Ao escrever esse tipo de texto, o cidadão deve esclarecer alguns pontos. Deve dizer, por exemplo, que é terminantemente contra qualquer espécie de preconceito, seja fundado na origem ou no credo, na cor da pele ou no grau de instrução, no CEP do endereço ou no registro na CTPS. As desigualdades constitucionalmente toleradas ou promovidas são apenas as que traduzem instrumentos predispostos a uma equalização universalizante na concessão de oportunidades e atendimento de necessidades fundamentais. Fora disso, é inconstitucional, é ilegal, é crime. Se brincar, até engorda.

Assim eu penso.

Dito isso, vamos às tempestades.

Em primeiro lugar, não me parece correto organizar uma Santa Inquisição contra os empresários do Shopping e – sobretudo e principalmente – contra os membros do poder judiciário paulista em razão do pedido e deferimento (respectivamente) de uma atuação estatal repressiva ao evento.

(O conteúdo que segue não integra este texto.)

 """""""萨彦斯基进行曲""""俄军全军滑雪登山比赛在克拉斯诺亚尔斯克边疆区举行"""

Sem entrar no mérito de como seria o evento e do que representava, a primeira coisa que podemos extrair do que disse acima é que também o Shopping exerceu um direito constitucional, tão fundamental em nossa Constituição quanto os direitos à igualdade e à liberdade: o direito de acesso à justiça. Não se serviu de segurança privada nem agiu à revelia do Estado. Ao contrário, apresentou ao Estado os fatos e alegou seu direito, pedindo que esse mesmo Estado decidisse se havia razão jurídica na pretensão e, em caso positivo, que interviesse, utilizando seu aparato disponível.

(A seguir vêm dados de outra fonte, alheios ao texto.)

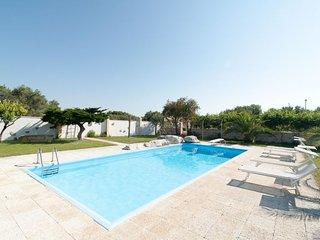2 bedroom Villa in Galugnano, Apulia, Italy : ref 5333399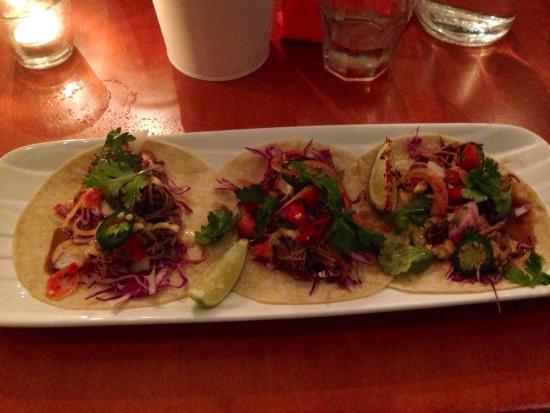 Hernando's Hideaway Mexican Kitchen: Beef tacos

O que fez o Estado? Ao decidir o pedido, o Estado cumpriu o compromisso constitucional que traduz o direito/garantia do acesso à justiça. Assim o fez, pelo que me consta, atendendo a outras garantias constitucionais, como o devido processo legal e a imperativa fundamentação das decisões judiciais.

Quanto ao mérito das decisões, devo abster-me de comentar, mas algumas linhas precisam ser ditas sobre os comentários “bem escritos” que atacam a orientação adotada por tais decisões judiciais.

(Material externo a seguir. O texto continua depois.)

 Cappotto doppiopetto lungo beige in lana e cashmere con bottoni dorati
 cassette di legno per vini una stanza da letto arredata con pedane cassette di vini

Fico aqui me perguntando se as pessoas que pugnam por representações no CNJ ou na Corregedoria chegaram a ler alguma dessas decisões. Alguém aí acha mesmo que foram tomadas por motivação discriminatória ou preconceituosa? Algo do tipo: “considerando que participarão do ‘rolezinho’ apenas pretos e pobres, defiro o pedido de liminar, registrando que se fossem brancos e ricos a situação seria diferente”? A par do fato de que tais ímpetos ao estilo “crucifica-o!” são de autoria de pessoas sem o menor conhecimento acerca das dificuldades do trabalho de julgar, causa-me espanto a brutalidade retórica e a violência simbólica como essas coisas são propaladas nas redes sociais. A opinião publicada se avantaja à Constituição Federal e todo mundo aponta seus dedos como lanças, bradando em uníssono a expressão que envergonha os crentes: “crucifica-o!”.

Não li as decisões, mas duvido que sua fundamentação, externada e registrada em cumprimento a uma garantia constitucional, tenha se apoiado nas condições de pobreza, cor da pele ou local de residência dos possíveis participantes do “rolezinho”. Também não li as petições iniciais, e creio ser desnecessário dizer que minhas dúvidas a elas se estendem. Se, como juiz de um feito desses, eu recebesse uma petição por meio de que se pedisse para afastar pessoas negras, pobres ou residentes da periferia de um Shopping, não apenas indeferiria a petição inicial, mas enviaria cópias das peças para que o Ministério Público adotasse as providências adequadas. Esse tipo maligno de discriminação não é função do poder judiciário. Ao contrário, no tratamento de todos com igualdade perante as leis, cabe-lhe proteger direitos penosamente adquiridos e cristalizados na Constituição Federal, entre os quais o de ser tratado com isonomia, o de ir, vir, ficar e permanecer, mas também o de pedir ao Estado tudo aquilo que se entender justo, submetendo ao Estado suas pretensões e recebendo dos juízes uma resposta, ainda que seja negativa.

Cabe igualmente ao poder judiciário a proteção desse que, mesmo exercido com respeito e equilíbrio, poderá ser o mais atacado entre todos os nossos direitos constitucionais: o de falar abertamente o que pensa, ainda que não seja o que a maioria (literalmente) esmagadora queira ouvir.